筆者がこの話をすると「恭順すれば新政府と戦うこともないのだから、たとえ軍艦が戻されなくても関係ないではないか」という疑問を呈されることがある。たしかにこの翌年に戊辰戦争が終結し、さらにその数年後には大名と藩そのものが日本から消滅することを知っている私たちはついそう考えたくなるが、先ほど見たとおりこの時点での情勢はいまだ流動的である。

 18世紀のプロイセン国王フリードリヒ2世の至言「武器のない外交は、楽器のない楽譜のようなもの」をここで持ち出すまでもなく、徳川家の新たな所領も含めて幕府瓦解後の新秩序が確定的なものとなっていない状況で、海軍力がどれだけ徳川家に残されるかは決して小さな問題ではない。また、別の視点で考えると、大名としての存続を許された徳川家は軍役上、遠からず決定されるはずの所領に応じた軍事力を保有しなければならない。新政府への恭順は必ずしも徳川家の完全非武装化を意味しないのである。

どっちつかずの行動が
榎本の運命を決めた?

 二つ目がただちに艦隊ごと脱走して奥羽越列藩同盟へ合流する選択肢である。これは榎本にとり政治的合理性のある選択であり、海軍力を欠く同盟軍を大幅に強化できるのみならず、榎本にとっても同盟の勢力下にある商港で物資を確保できる利点がある。これらの商港に造修機能は期待できないものの、補給機能を得られる点は大きい。さらに、同盟諸藩の領有する炭鉱から石炭を入手することもできる。

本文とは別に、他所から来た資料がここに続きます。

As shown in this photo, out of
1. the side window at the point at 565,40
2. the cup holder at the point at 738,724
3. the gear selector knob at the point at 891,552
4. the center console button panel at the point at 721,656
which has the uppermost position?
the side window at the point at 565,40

 ただし、新政府軍が関東や北越で有利に戦いを進めつつあり、さらに東北を窺う現状にあっては同盟への合流はすぐ行う必要がある。他方、徳川家処分が決定されていない状況で榎本が艦隊ごと同盟へ身を投じれば新政府の徳川家への目は厳しいものとなり、徳川家処分への悪影響は避けられないだろう。